Quick Start
Installation
Add the library artifact to your Spark application build. The artifact suffix follows your Spark minor line.
| Spark line | Scala binary | Artifact name |
|---|---|---|
| 3.5.x | 2.12 | spark-second-string-3.5 |
| 4.0.x | 2.13 | spark-second-string-4.0 |
Usage Flow A: Direct DataFrame API
import io.github.semyonsinchenko.sparkss.StringSimilarityFunctions
import org.apache.spark.sql.functions.col
val scored = pairs
.withColumn("jw", StringSimilarityFunctions.jaroWinkler(col("left_name"), col("right_name")))
.withColumn("sw", StringSimilarityFunctions.smithWaterman("left_name", "right_name"))

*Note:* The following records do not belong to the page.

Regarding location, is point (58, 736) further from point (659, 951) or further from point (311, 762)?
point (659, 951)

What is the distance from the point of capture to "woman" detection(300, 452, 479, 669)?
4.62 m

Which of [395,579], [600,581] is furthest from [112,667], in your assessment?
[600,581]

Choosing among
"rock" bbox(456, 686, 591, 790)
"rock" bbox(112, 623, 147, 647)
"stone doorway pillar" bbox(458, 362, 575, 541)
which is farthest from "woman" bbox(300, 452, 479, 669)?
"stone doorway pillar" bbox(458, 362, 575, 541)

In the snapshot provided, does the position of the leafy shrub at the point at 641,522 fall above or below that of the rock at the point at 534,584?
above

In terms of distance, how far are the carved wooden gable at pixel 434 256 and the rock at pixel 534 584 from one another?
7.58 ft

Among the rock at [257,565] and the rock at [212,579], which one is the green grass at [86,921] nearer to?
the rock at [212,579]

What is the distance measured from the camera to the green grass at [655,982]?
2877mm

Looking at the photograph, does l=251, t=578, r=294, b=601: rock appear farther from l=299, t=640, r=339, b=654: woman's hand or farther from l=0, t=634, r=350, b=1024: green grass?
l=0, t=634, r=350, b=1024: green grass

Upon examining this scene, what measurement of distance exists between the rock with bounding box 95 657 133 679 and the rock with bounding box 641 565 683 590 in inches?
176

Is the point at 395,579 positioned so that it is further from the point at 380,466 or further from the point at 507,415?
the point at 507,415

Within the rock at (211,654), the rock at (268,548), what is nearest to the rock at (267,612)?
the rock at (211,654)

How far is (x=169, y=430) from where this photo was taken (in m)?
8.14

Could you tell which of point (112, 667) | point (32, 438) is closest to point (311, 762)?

Usage Flow B: Spark SQL Extension Functions
import io.github.semyonsinchenko.sparkss.sql.StringSimilaritySparkSessionExtensions._
spark.registerStringSimilarityFunctions()
val scored = spark.sql(
"""
|SELECT id,
| jaro_winkler(left_name, right_name) AS jw,
| smith_waterman(left_name, right_name) AS sw,
| ss_soundex(left_name) AS left_soundex
|FROM candidate_pairs
|""".stripMargin
)
Note: SQL similarity functions stay two-argument for compatibility; configurable metric parameters and ngramSize are available via StringSimilarityFunctions DSL overloads.
Docs Build
Docs pages consume generated benchmark and fuzzy-testing variables.
Required pre-runs:
./dev/benchmarks_suite.sh --mode compare-only
sbt "fuzzy-testing/runMain io.github.semyonsinchenko.sparkss.fuzzy.FuzzyTestingCli --seed 42 --rows 100000 --out target/reports/fuzzy-report.md --save-output target/reports/fuzzy-csv"
Build docs:
sbt docs/laikaSite